Le prochain « choc Lehman »

Économie

Il y a dix ans, en septembre 2008, l’effondrement de Lehman Brothers a déclenché une crise qui a paralysé les marchés financiers du monde entier. Quelle probabilité y a-t-il qu’une panique similaire frappe à nouveau ? Nous avons interviewé à ce sujet Watanabe Hiroshi, un expert confirmé des affaires monétaires internationales.

Watanabe Hiroshi WATANABE Hiroshi

Président de l’Institut pour les affaires monétaires internationales. Diplômé de l’Université de Tokyo, il est entré au ministère des Finances en 1972. Nommé vice-ministre des finances pour les affaires internationales en 2004. Il quitte le ministère en 2007. Il occupe ensuite différents postes, dont celui de gouverneur de la Japan Bank for International Cooperation (JBIC). Il prend sa position actuelle en octobre 2016.

Le cycle récurrent des crises financières

Les crises financières sont des événements qui se répètent selon un rythme cyclique. Il ne faut surtout pas l'oublier. Dès que nous baissons la garde après qu’une crise est passée, la suivante se profile à l’horizon. Les autorités monétaires mondiales se doivent de surveiller la situation avec une vigilance sans faille, en cherchant où peuvent rôder les risques et en réfléchissant à la façon de les parer.

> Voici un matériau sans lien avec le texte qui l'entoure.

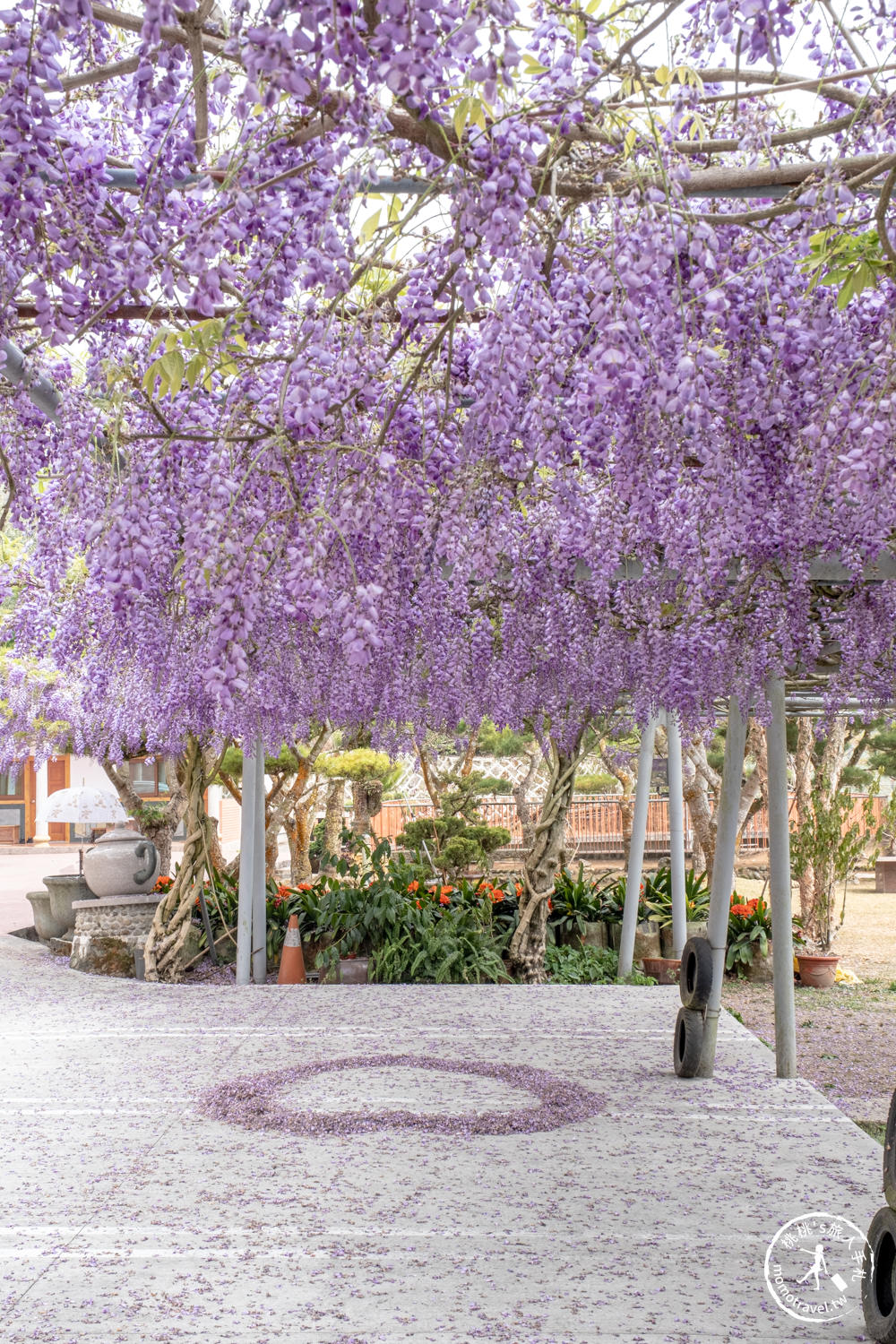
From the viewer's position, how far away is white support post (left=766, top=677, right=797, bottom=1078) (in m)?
4.65

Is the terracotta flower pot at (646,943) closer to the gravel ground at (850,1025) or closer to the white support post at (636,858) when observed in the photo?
the gravel ground at (850,1025)

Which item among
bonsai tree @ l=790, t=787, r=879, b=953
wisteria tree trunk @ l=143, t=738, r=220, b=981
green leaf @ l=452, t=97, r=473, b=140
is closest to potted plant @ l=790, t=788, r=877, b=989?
bonsai tree @ l=790, t=787, r=879, b=953

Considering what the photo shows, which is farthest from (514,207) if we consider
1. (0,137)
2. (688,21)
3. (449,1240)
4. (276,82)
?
(449,1240)

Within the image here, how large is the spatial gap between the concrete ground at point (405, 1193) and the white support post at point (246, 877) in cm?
151

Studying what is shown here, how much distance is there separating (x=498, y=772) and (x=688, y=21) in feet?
51.1

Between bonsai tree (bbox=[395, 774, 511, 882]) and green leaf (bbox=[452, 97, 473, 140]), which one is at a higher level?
green leaf (bbox=[452, 97, 473, 140])

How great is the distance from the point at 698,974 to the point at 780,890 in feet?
1.97

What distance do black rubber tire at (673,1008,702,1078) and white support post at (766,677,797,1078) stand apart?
0.36 metres

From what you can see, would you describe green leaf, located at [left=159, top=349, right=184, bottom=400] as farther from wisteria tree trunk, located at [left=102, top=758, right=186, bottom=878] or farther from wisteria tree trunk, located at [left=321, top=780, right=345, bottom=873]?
wisteria tree trunk, located at [left=321, top=780, right=345, bottom=873]

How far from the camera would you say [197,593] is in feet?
→ 10.8

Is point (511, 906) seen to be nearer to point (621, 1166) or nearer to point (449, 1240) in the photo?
point (621, 1166)

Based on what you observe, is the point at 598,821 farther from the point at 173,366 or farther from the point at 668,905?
the point at 173,366

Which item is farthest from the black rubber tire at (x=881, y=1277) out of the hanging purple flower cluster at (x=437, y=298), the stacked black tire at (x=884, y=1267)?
the hanging purple flower cluster at (x=437, y=298)

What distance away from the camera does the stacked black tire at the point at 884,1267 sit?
220 cm
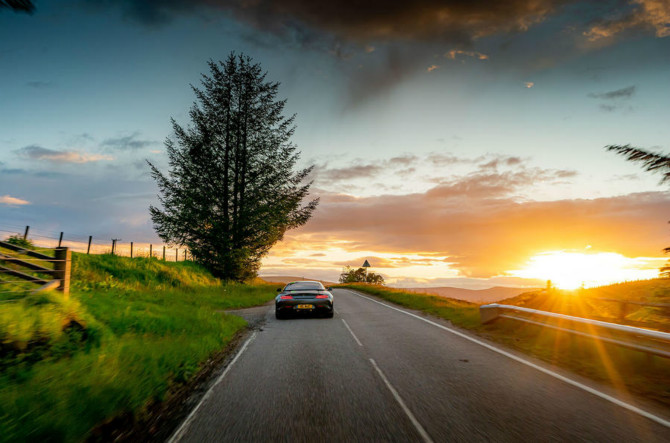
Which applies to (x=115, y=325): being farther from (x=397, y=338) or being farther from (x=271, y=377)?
(x=397, y=338)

L’effondrement de Lehman Brothers en septembre 2008 a été suivi d’une crise financière et d’une détérioration de l’économie à l’échelle mondiale. Et nous ne devons jamais perdre de vue l’éventualité d’une nouvelle crise d’une ampleur égale à celle de ce « choc Lehman », selon l’expression couramment employée au Japon pour désigner le plongeon de 2008. Dès que nous succombons à l’illusion qu’une crise de ce genre ne se reproduira pas, le prochain effondrement s’apprête à survenir.

On peut observer une certaine régularité dans l’apparition des crises financières internationales. Le « lundi noir », le 19 octobre 1987, les cours tombaient en chute libre à la Bourse de New York. Une décennie plus tard, la crise financière asiatique de 1997 forçait la Thaïlande, l’Indonésie et la Corée du Sud à se tourner vers le Fonds monétaire international (FMI) pour obtenir un renflouement, en contrepartie duquel ce dernier leur a imposé des conditions rigoureuses. Cette crise a eu des répercussions très étendues, provoquant l’année suivante un resserrement important dans le secteur financier japonais, ainsi qu’une chute brutale des taux de change en Russie et au Brésil. Et puis, en 2008, est survenu le choc Lehman, consécutif à la débâcle des prêts hypothécaires à risques (subprimes) aux États-Unis. Les crises se produisent à des intervalles d’environ 10 ans, et ce caractère cyclique est quelque chose que nous ne devons pas prendre à la légère.

Un psychosociologue m’a dit un jour que le cycle de 10 ans a une explication logique : du fait que les gens désirent oublier rapidement les mauvaises expériences, les souvenirs négatifs ont tendance à ne durer qu’environ 5 ans. Il s’agit là d’une tendance générale et non d’un phénomène limité au monde de la finance. Les souvenirs positifs, en revanche, restent présents à l’esprit pendant une dizaine d’années. C’est ainsi que, à l’issue d’une crise, il se passe environ cinq ans au cours desquels les souvenirs négatifs tempèrent les comportements des gens. Mais ensuite, à mesure que leur circonspection s’évanouit, ils retombent dans les comportements à risque.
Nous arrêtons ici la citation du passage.